Chinese Inflation Report Sends Equities Lower on Potential Rate Hikes; Markets Continue to Focus on Earnings
Overnight, China released its GDP report for the first quarter, which showed a rise of 9.7% from Q1 2010. The rise is significant and did surpass market expectations of 9.5% but the rate of growth has slowed from the 9.8% rate of growth that was seen in the fourth quarter of 2010. Monthly CPI was released at the same time and this showed that inflation accelerated the highest level in 3 years during the month of March, sending signals to that market that the PBoC will have no choice but to tighten monetary policy and raise lending rates. Markets focused most heavily on this aspect of the release and sent equities lower during the Asian session.
The consumer price index showed a yearly rise of 5.4% for the month of March, which is a drastic increase from the 4.9% rise that was seen in February. This is the fastest pace in price increases since July of 2008. Markets were looking for a rise of 5.3%.
The Chinese government has released many statements vowing to reduce inflation and maintain price stability, raising interest rates four times since last October and issuing government orders to companies like Unilever PLC (English consumer goods manufacturer) to delay price hikes for its products. But these methods have so far proved ineffective. The government’s target inflation rate is 4%.
The Chinese producer price index (PPI), which measures factory input prices, rose 7.3% on a yearly basis for the month of March, the data showed. Median forecasts were calling for a rise of 7.4%. PPI is generally thought of as a leading indicator for CPI, as producers tend to pass input prices on to customers.
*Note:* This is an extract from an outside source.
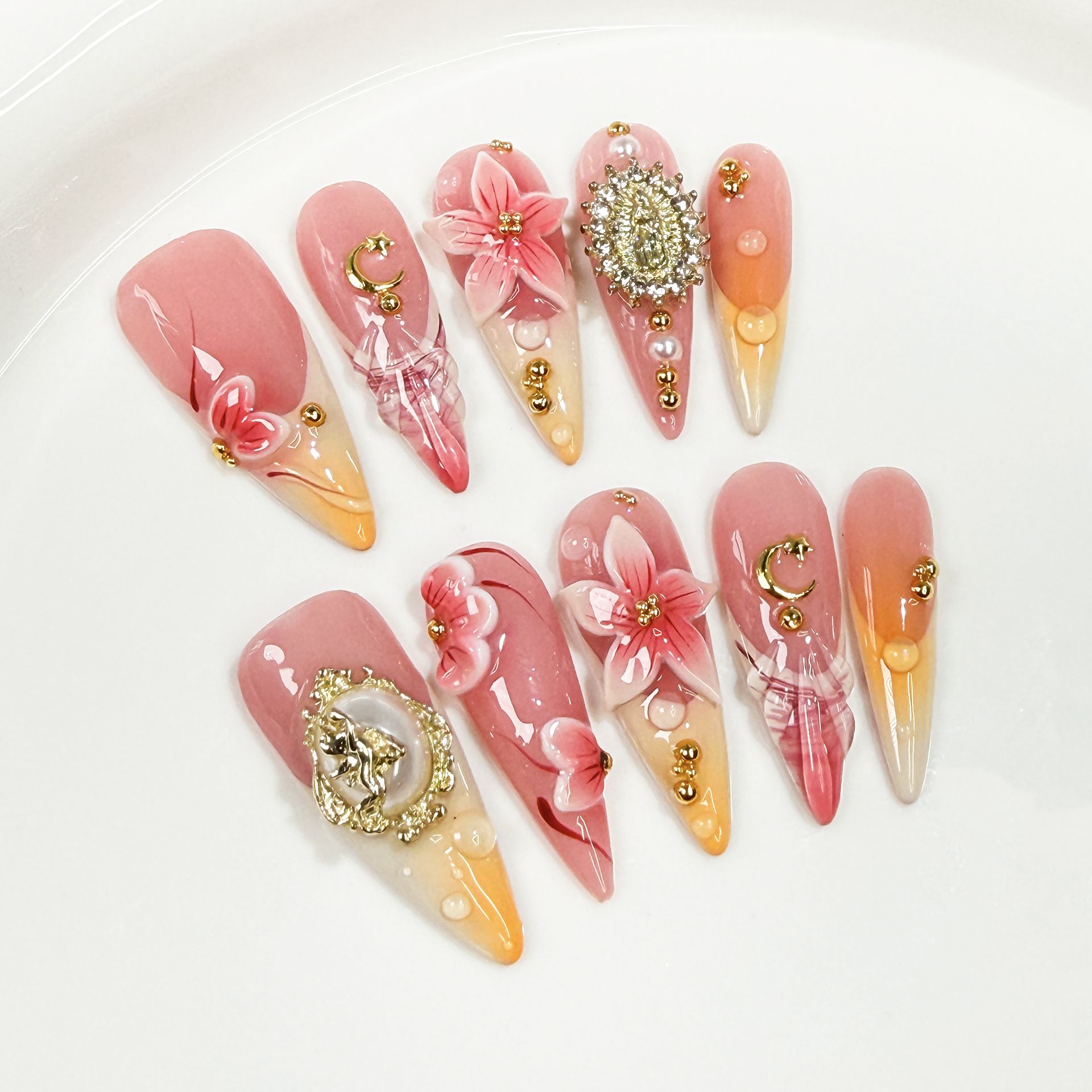 Photography Tips - 10Pcs Retro Long Stiletto Fake Nail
The main issue going forward is whether or not China will be able to reduce price pressures (to prevent excessive instability) without damaging growth prospects. Markets are now expecting at least one more interest rate hike in 2011 and an implementation of regulatory measures to reduce bank lending.
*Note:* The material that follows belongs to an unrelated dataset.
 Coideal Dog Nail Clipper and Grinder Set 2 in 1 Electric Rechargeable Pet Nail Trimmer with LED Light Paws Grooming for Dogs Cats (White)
Today, markets will turn the attention back to corporate earnings, where profit margins and inflationary pressures are seen as the most potentially problematic factors. In macro data, we will have the Eurozone CPI for March coming out at 9:00 GMT with yearly expectations calling for a rise of 2.6 percent. The ECB’s target rate for inflation is 2%.
Nestle, which is the largest food company in the world, yesterday reported sales numbers for the first quarter. These rose 6.4 percent on a yearly basis, surpassing markets expectations on growing consumer bases in Asian markets.
Google also released its first quarter earnings, which showed an earnings per share of 8.08 Dollars against expectations of 8.12 Dollars. The lower numbers appear to be related to higher hiring and marketing costs. Major advertising competition for Google comes from Facebook and Apple, so recent investment decisions by Google are being questioned by markets because of the possibility that margins could show weakness. At time of writing, Google shares are down 2.6 percent toward the end of the North American session. Dow Chemical released a statement yesterday showing that quarterly dividends will increase to 0.25 Dollars per share from 0.15 Dollars previously.